TEXT TO READ =
Tables

py_pdf_parser.tables.add_header_to_table(table: List[List[str]], header: Optional[List[str]] = None) → List[Dict[str, str]]

Given a table (list of lists) of strings, returns a list of dicts mapping the table header to the values.

Given a table, a list of rows which are lists of strings, returns a new table which is a list of rows which are dictionaries mapping the header values to the table values.

Parameters:
  • table – The table (a list of lists of strings).
  • header (list, optional) – The header to use. If not provided, the first row of the table will be used instead. Your header must be the same width as your table, and cannot contain the same entry multiple times.
Raises:

InvalidTableHeaderError – If the width of the header does not match the width of the table, or if the header contains duplicate entries.

Returns:

A list of dictionaries, where each entry in the list is a row in the table, and a row in the table is represented as a dictionary mapping the header to the values.

SUPPLIED DATA =
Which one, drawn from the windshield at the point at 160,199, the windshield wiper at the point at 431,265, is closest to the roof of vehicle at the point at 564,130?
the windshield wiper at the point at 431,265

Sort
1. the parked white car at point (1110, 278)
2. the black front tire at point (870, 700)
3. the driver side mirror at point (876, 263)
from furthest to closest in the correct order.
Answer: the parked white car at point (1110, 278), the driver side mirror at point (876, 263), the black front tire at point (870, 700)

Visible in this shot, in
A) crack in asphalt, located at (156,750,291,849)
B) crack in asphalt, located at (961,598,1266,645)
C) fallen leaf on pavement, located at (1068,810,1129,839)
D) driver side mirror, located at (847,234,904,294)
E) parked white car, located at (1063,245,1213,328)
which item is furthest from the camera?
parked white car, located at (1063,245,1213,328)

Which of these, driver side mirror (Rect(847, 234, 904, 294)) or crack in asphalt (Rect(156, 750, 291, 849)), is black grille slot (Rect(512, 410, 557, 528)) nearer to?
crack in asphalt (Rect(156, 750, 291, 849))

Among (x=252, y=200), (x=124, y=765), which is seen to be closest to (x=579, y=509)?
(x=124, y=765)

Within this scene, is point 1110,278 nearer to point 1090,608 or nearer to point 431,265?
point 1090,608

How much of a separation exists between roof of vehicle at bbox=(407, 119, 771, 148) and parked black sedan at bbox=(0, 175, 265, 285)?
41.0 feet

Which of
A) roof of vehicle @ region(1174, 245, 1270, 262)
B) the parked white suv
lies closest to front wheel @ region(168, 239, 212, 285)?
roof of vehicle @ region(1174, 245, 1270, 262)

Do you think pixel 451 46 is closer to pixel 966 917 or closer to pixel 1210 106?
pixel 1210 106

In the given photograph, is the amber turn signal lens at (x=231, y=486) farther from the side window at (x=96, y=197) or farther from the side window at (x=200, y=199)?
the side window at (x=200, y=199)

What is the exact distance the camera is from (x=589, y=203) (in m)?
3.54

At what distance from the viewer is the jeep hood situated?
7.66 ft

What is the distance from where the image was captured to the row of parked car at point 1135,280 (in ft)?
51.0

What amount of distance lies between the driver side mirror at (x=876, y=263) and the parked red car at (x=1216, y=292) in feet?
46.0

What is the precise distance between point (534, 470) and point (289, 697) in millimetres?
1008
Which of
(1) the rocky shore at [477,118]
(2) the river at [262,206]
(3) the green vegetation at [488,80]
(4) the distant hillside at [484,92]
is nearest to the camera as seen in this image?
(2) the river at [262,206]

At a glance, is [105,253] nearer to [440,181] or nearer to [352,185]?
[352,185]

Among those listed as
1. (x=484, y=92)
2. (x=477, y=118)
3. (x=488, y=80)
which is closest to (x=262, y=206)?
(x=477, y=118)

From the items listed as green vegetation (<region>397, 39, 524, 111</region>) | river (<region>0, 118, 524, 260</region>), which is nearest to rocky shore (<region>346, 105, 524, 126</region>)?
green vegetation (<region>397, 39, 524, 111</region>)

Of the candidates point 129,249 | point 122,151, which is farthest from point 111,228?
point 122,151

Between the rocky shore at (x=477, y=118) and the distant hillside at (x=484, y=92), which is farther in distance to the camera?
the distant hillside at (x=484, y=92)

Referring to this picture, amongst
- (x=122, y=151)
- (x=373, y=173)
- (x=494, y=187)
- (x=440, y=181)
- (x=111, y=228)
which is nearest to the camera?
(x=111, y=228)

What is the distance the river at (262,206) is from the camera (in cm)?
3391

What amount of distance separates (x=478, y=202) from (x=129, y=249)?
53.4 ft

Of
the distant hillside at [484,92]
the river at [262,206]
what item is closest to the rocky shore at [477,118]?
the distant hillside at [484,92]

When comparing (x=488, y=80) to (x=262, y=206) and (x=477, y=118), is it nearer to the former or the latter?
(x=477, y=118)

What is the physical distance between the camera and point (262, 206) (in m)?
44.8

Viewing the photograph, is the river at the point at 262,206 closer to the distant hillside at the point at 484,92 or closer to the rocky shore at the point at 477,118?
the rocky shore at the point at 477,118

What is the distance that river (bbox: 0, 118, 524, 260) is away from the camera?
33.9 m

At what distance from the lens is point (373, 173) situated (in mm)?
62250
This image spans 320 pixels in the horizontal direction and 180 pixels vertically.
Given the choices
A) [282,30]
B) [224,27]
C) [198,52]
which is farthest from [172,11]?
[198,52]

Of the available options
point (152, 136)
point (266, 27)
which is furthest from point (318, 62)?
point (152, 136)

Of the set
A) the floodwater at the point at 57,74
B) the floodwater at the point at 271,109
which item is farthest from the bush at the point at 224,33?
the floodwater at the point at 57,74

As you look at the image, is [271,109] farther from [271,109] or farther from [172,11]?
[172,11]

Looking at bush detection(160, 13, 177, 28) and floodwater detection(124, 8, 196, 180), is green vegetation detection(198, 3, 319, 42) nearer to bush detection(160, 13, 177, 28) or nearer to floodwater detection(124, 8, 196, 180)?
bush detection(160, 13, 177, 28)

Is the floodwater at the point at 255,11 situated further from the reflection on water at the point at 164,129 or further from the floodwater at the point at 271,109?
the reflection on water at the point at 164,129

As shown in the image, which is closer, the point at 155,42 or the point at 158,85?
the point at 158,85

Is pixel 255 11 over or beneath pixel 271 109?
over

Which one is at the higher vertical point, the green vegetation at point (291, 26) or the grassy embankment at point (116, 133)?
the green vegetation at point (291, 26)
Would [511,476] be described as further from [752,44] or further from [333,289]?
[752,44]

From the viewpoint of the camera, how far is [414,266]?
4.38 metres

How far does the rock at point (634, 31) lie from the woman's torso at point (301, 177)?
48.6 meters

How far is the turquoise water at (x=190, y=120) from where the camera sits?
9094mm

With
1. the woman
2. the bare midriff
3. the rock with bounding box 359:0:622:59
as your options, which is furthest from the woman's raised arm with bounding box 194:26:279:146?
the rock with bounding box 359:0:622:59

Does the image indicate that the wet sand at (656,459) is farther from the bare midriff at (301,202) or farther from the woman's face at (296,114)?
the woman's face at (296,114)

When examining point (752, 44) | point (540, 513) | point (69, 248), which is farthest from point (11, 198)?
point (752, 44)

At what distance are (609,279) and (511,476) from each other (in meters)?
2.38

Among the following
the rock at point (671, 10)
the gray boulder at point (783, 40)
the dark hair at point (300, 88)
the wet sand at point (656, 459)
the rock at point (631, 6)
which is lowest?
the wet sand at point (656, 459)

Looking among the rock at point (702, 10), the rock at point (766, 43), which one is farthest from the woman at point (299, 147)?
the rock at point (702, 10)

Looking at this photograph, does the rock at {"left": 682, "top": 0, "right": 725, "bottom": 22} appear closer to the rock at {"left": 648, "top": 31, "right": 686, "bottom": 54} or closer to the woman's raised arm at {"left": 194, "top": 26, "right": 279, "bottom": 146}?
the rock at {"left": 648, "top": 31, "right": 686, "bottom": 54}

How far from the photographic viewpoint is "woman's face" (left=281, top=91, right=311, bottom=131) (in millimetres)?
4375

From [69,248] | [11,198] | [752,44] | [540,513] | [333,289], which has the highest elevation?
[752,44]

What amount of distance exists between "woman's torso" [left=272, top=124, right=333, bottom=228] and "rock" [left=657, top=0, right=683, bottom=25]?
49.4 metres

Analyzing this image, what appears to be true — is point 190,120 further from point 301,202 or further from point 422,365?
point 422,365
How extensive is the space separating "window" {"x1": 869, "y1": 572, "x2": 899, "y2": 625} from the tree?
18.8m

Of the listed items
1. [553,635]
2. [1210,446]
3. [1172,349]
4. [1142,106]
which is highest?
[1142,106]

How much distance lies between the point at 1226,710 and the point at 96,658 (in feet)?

TASKS =
**1.** Print the rows without any changes, from the first line of the rows through the line that contains "Answer: the parked".
**2.** Proceed with the tables documentation, picking up after its last sentence.
The tables documentation and the rows have nothing to do with each other.

SOLVED TASKS =
**1.**
Which one, drawn from the windshield at the point at 160,199, the windshield wiper at the point at 431,265, is closest to the roof of vehicle at the point at 564,130?
the windshield wiper at the point at 431,265

Sort
1. the parked white car at point (1110, 278)
2. the black front tire at point (870, 700)
3. the driver side mirror at point (876, 263)
from furthest to closest in the correct order.
Answer: the parked white car at point (1110, 278), the driver side mirror at point (876, 263), the black front tire at point (870, 700)

**2.**
Return type:

list[dict]

py_pdf_parser.tables.extract_simple_table(elements: ElementList, as_text: bool = False, strip_text: bool = True, allow_gaps: bool = False, reference_element: Optional[PDFElement] = None, tolerance: float = 0.0, remove_duplicate_header_rows: bool = False) → List[List[T]]

Returns elements structured as a table.

Given an ElementList, tries to extract a structured table by examining which elements are aligned.

To use this function, there must be at least one full row and one full column (which we call the reference row and column), i.e. the reference row must have an element in every column, and the reference column must have an element in every row. The reference row and column can be specified by passing the single element in both the reference row and the reference column. By default, this is the top left element, which means we use the first row and column as the references. Note if you need to change the reference_element, that means you have gaps in your table, and as such you will need to pass allow_gaps=True.

Important: This function uses the elements in the reference row and column to scan horizontally and vertically to find the rest of the table. If there are gaps in your reference row and column, this could result in rows and columns being missed by this function.

There must be a clear gap between each row and between each column which contains no elements, and a single cell cannot contain multiple elements.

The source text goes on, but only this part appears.